The field is now ready to be planted with peanuts, the first crop of the year. Planting is a communal affair, and Mupenda calls friends and relatives from other villages and the nearby camp of Eye (Pygmies) to come and help. All the women and girls down to the age of three or four drop seed peanuts from leaf cornets into shallow holes dug by the men using longhandled hoes. Some women carry corn seeds and intersperse them with the peanuts, while two adolescent girls plant small mounds of a climbing squash called kokoliko close to several of the tree stumps. Once finished, the field is a patchwork of sprouted plantains and manioc surrounded by a mixed planting of peanuts, corn, sugarcane, and squash. Mixed cropping in this way is believed to closely emulate the way vegetation grows in a natural tree fall clearing in the forest. Combining crops that require different Ievels of scarce nutrients and that grow at different heights and rates utilizes efficiently the available sunlight and wood ash fertilizer, in a manner that resembles natural successional vegetation. Moreover, mixed cropping means that the fragile soil is quickly protected from the destructive effects of direct sunlight and heavy rains, and crop diseases and insect pests are kept to a minimum.
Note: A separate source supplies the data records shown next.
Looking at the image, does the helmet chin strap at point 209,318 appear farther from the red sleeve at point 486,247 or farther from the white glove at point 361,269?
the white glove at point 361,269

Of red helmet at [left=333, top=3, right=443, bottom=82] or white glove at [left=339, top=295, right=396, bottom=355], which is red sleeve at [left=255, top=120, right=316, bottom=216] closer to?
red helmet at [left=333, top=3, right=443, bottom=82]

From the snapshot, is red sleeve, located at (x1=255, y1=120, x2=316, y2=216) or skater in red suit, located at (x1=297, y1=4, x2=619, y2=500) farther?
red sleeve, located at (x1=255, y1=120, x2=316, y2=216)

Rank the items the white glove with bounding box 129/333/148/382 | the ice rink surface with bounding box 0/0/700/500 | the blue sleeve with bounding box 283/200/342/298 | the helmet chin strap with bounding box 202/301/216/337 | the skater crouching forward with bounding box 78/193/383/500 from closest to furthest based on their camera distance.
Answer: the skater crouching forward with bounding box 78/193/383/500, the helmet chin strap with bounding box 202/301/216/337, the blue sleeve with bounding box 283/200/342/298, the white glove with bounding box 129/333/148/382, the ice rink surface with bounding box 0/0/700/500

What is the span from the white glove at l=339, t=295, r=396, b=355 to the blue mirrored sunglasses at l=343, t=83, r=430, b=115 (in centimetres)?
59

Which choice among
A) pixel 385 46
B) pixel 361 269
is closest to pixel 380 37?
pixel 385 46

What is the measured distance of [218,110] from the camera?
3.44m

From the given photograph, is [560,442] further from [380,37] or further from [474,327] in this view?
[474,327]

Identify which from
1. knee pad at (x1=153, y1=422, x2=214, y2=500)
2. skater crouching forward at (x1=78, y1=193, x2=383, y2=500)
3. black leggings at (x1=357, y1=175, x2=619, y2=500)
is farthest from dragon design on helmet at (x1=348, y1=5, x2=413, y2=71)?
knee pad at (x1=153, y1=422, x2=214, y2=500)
At the end of peanut planting, men's major work for the year is all but over. Other than hut building every five to ten years and tool and basket making, Gamiembi and his brothers have a full nine months of relative inactivity before next year's field clearing. Lese men spend this time socializing around Libondo palms, drinking the mildly alcoholic sap, visiting neighbors, and idling away the days in endless games of mali. Unlike the men of the village, Alimoya, Uboobi, and the other women and girls have only begun a grueling work schedule. Girls begin working as soon as they can fetch items or carry a basket (when they are two to three years old) and women's work continues unrelentingly until elephantiasis, leprosy, or death excuses them. The women of Ngodingodi will weed the field each day until the peanut leaves cover the soil and inhibit excessive weed growth. In late June the peanuts are uprooted and laid in a specially built baraza to dry. The field is then planted with upland rice just in time for the heavy rains of August through November. Bananas and maniac are ready for harvest after twelve to fifteen months, although Uboobi will start gathering manioc leaves as soon as they appear. She'll use these to make sombe the Ituri's most flavorful dish: boiled and pounded manioc leaves mixed with palm oil and searingly hot red pepper. Sombe is one of the forest's few good sources of vegetable proteins essential vitamins, and minerals available to the Lese, but Uboobi must be wise in her use of these nutritious leaves because without them the plant is unable to produce the starchy tubers that provide most of the calories in her family's diet. Each new garden is used for about two years, by which time most of the crops, all planted within the first six months, have been harvested. A few plantains and oil palms will survive after the garden is abandoned to the already colonizing natural succession vegetation of the rain forest.